Gather every line in the entries below that contains the word "stands", with uppercase and lowercase counted as different.
──────── DATA SECTION
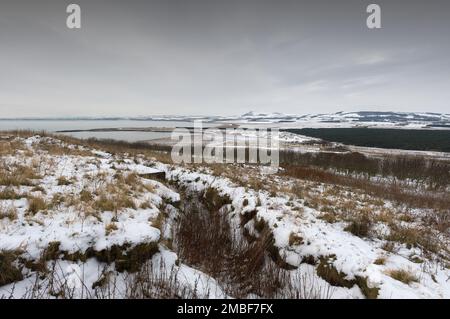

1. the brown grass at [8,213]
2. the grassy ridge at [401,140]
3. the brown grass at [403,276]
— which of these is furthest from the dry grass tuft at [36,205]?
the grassy ridge at [401,140]

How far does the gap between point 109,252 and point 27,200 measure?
8.54 ft

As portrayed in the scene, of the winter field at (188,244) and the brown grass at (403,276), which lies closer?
the winter field at (188,244)

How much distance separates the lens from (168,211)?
7.16m

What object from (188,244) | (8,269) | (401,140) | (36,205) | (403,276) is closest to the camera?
(8,269)

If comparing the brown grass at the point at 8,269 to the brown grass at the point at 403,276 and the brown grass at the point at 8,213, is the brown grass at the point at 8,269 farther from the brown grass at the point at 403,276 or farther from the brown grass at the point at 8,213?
the brown grass at the point at 403,276

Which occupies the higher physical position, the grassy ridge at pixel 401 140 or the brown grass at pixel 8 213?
the grassy ridge at pixel 401 140

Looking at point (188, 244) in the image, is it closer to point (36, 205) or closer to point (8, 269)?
point (8, 269)

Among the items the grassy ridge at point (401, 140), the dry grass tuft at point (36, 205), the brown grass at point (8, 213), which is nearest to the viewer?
the brown grass at point (8, 213)

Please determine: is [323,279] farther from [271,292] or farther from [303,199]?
[303,199]

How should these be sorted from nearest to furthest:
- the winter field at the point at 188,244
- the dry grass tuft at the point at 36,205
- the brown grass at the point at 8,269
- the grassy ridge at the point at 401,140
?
the brown grass at the point at 8,269 → the winter field at the point at 188,244 → the dry grass tuft at the point at 36,205 → the grassy ridge at the point at 401,140

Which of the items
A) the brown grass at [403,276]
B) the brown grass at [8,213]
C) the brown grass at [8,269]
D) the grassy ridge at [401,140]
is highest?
the grassy ridge at [401,140]

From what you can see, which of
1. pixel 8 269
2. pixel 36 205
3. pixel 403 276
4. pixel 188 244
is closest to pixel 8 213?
pixel 36 205

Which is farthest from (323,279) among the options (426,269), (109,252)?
(109,252)

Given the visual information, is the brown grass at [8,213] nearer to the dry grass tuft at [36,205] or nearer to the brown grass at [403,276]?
the dry grass tuft at [36,205]
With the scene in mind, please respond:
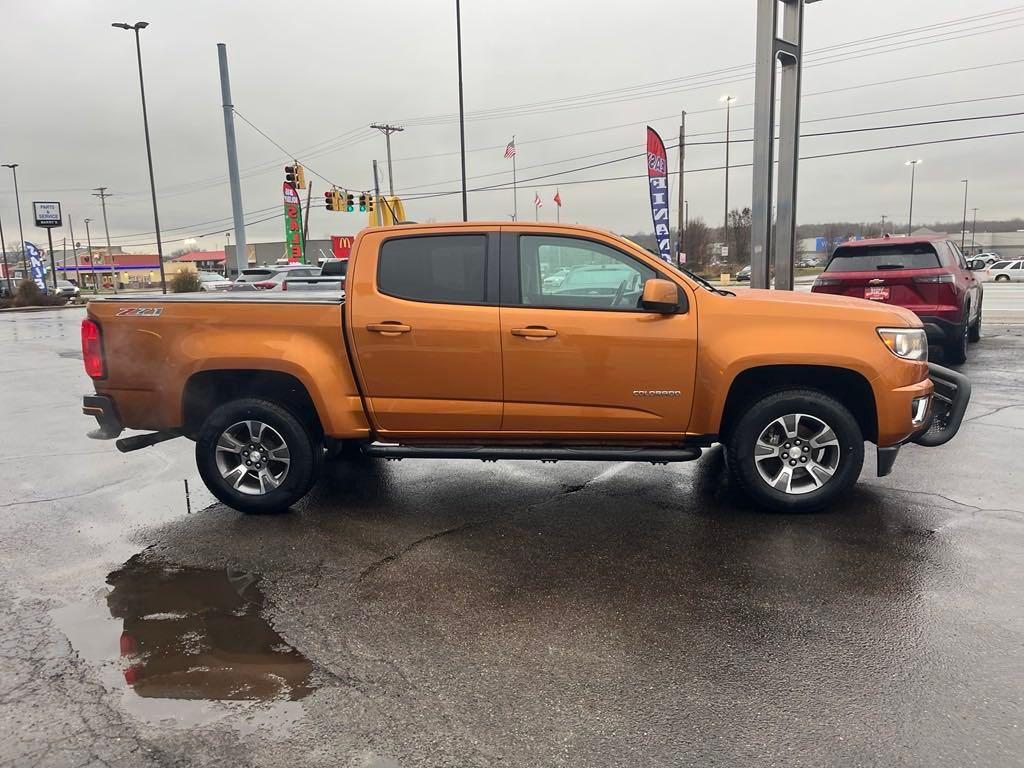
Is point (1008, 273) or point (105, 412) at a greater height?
point (1008, 273)

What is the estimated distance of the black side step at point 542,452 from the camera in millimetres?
4734

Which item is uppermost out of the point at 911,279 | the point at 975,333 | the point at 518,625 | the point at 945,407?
the point at 911,279

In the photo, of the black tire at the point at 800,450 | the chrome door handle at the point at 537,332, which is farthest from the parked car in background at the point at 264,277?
the black tire at the point at 800,450

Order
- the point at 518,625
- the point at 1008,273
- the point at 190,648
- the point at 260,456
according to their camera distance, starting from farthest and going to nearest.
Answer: the point at 1008,273 < the point at 260,456 < the point at 518,625 < the point at 190,648

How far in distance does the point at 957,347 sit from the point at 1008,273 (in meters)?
41.4

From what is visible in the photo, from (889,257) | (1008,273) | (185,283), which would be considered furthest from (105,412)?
(1008,273)

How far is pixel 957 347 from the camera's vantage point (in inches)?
392

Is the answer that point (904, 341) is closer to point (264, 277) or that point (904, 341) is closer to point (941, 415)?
point (941, 415)

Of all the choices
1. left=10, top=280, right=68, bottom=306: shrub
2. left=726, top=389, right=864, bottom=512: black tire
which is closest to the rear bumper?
left=726, top=389, right=864, bottom=512: black tire

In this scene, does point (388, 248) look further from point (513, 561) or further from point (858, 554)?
point (858, 554)

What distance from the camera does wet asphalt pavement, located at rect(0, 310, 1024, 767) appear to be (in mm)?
2625

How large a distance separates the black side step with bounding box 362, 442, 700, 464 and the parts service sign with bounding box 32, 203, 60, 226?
66.2m

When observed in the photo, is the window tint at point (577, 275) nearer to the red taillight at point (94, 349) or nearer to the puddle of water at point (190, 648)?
the puddle of water at point (190, 648)

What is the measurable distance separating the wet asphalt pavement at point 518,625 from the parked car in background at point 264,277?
15.1 m
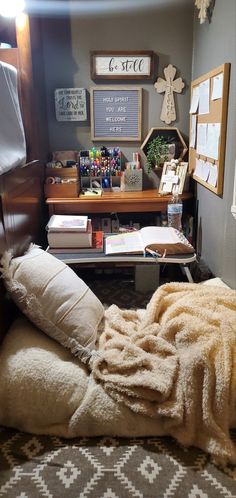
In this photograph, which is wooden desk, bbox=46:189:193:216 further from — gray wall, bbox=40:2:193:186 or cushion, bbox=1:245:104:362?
cushion, bbox=1:245:104:362

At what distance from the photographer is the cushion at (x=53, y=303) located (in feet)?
4.20

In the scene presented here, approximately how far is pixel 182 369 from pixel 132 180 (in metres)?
1.60

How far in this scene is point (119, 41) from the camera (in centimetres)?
242

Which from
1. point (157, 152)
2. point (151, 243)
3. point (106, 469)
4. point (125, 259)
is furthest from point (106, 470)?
point (157, 152)

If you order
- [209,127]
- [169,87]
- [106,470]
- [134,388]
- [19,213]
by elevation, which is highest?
[169,87]

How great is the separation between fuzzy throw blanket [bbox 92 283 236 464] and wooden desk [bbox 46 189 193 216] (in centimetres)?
108

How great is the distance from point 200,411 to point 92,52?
2.20 metres

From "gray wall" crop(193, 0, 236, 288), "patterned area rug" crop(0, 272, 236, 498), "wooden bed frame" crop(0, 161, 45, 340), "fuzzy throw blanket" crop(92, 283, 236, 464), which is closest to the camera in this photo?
"patterned area rug" crop(0, 272, 236, 498)

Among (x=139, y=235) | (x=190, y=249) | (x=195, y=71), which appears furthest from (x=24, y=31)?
(x=190, y=249)

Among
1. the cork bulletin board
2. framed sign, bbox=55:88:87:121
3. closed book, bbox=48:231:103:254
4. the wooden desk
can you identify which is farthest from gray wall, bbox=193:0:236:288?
framed sign, bbox=55:88:87:121

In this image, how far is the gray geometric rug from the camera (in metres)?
0.91

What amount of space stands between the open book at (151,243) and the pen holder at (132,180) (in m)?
0.45

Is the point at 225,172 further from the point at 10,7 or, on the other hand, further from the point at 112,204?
the point at 10,7

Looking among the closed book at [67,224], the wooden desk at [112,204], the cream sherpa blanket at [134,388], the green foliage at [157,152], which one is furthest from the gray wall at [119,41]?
the cream sherpa blanket at [134,388]
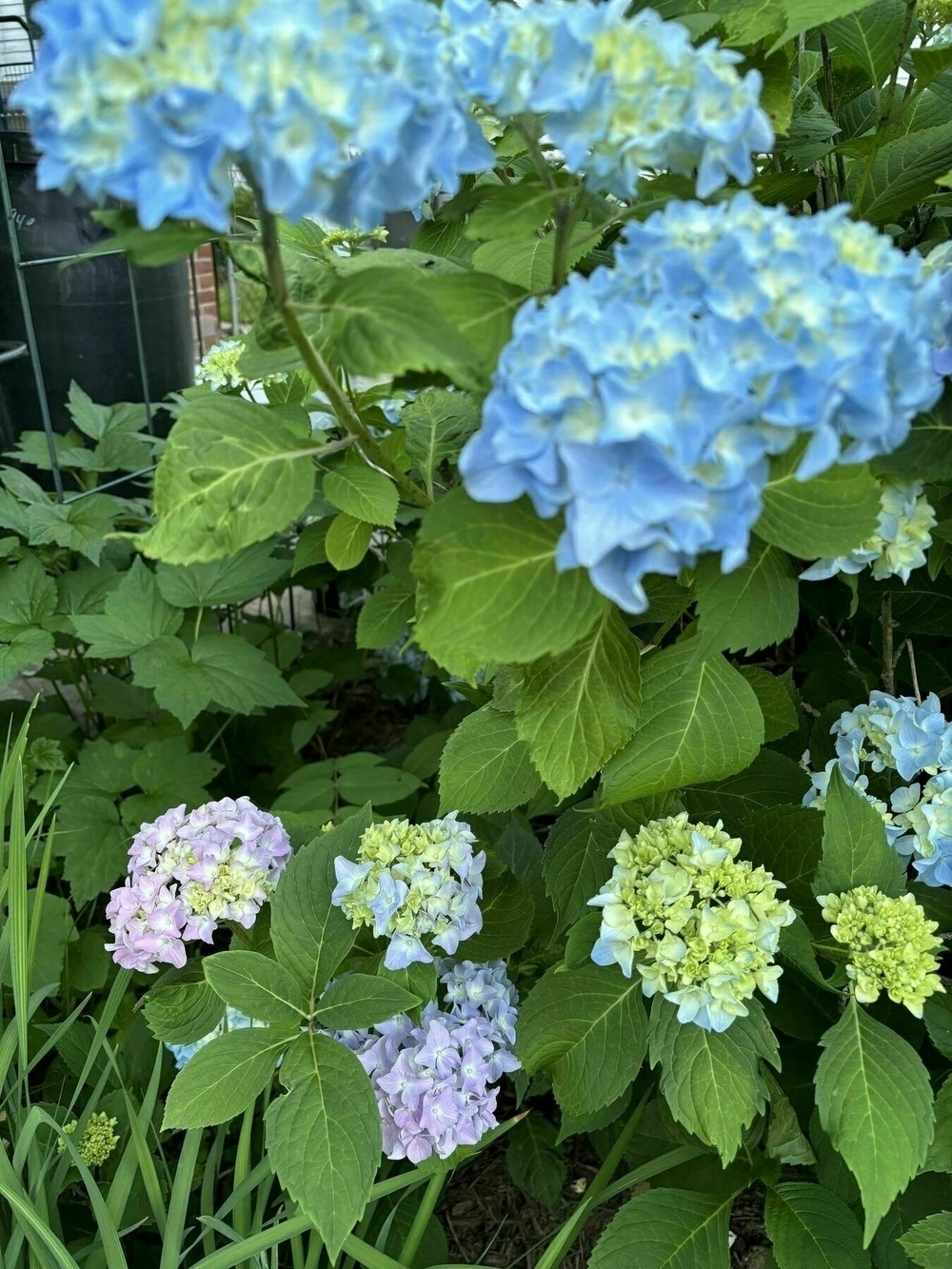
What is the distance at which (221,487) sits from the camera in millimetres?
609

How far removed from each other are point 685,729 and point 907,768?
0.98ft

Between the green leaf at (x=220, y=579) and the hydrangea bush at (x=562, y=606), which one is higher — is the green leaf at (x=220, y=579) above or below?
below

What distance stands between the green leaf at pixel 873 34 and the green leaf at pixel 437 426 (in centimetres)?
46

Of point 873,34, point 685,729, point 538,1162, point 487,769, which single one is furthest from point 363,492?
point 538,1162

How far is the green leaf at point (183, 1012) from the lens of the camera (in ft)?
3.32

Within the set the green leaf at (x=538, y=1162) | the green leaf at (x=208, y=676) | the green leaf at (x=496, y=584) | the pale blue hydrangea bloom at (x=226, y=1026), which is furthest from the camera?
the green leaf at (x=208, y=676)

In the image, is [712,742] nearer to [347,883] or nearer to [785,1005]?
[347,883]

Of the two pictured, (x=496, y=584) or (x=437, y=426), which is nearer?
(x=496, y=584)

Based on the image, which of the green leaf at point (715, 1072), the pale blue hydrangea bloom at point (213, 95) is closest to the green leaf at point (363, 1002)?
the green leaf at point (715, 1072)

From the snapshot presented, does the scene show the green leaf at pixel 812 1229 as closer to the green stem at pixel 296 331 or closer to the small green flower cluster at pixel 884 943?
the small green flower cluster at pixel 884 943

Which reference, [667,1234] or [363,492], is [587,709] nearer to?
[363,492]

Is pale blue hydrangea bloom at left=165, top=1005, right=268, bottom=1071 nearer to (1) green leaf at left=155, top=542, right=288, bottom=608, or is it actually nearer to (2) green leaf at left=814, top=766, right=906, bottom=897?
(2) green leaf at left=814, top=766, right=906, bottom=897

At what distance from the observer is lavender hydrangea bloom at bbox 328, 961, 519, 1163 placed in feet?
3.15

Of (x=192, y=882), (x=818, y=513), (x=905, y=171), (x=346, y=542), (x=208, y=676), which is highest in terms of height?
(x=905, y=171)
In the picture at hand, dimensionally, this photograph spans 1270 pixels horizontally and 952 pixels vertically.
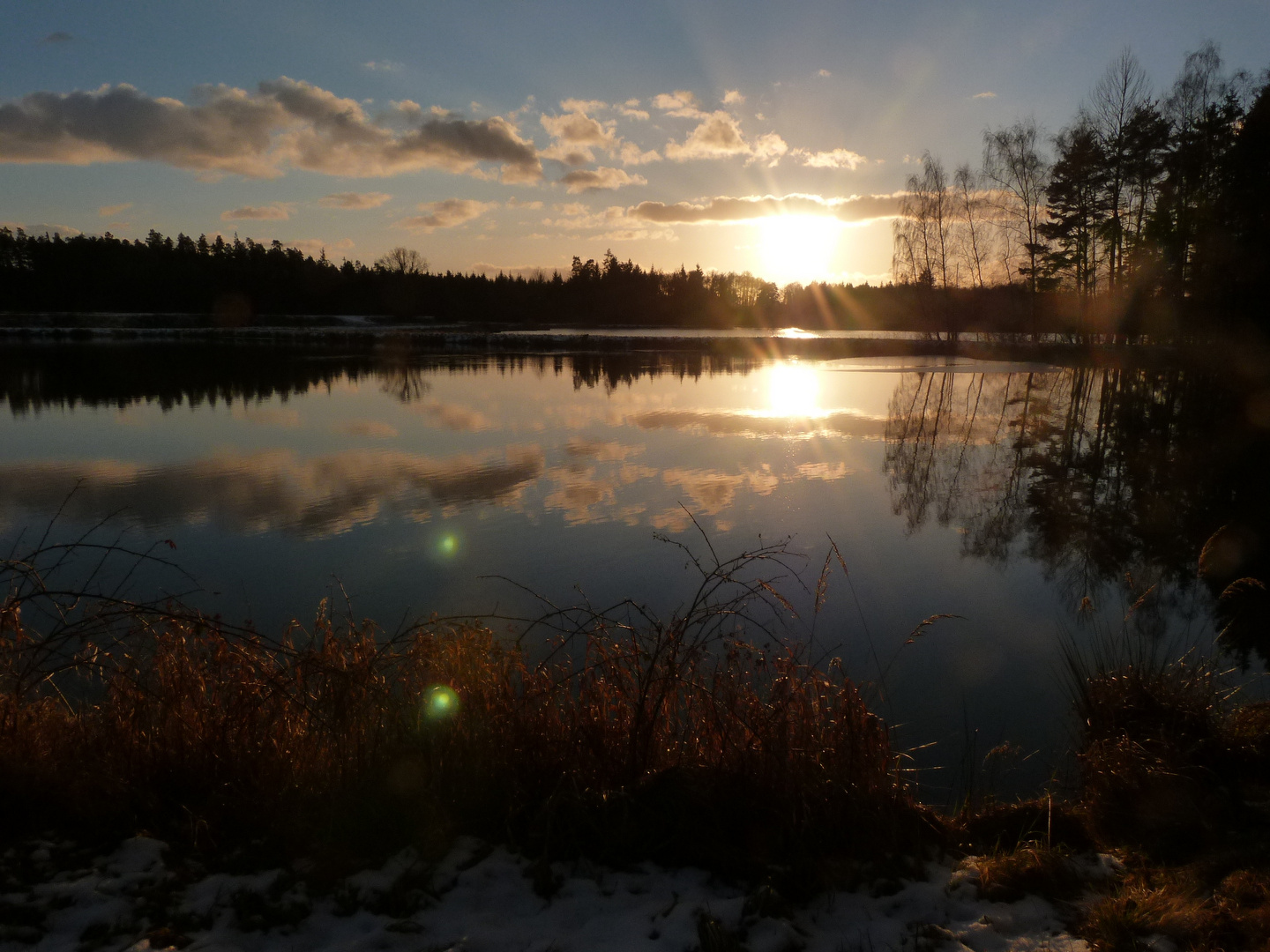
────────────────
--- IN RESPONSE ---
What amount of space stands between the open book at (151,243) and the pen holder at (132,180) (in m)?
What distance stands between the green leaf at pixel 873 34 and the green leaf at pixel 437 426 (in centimetres)?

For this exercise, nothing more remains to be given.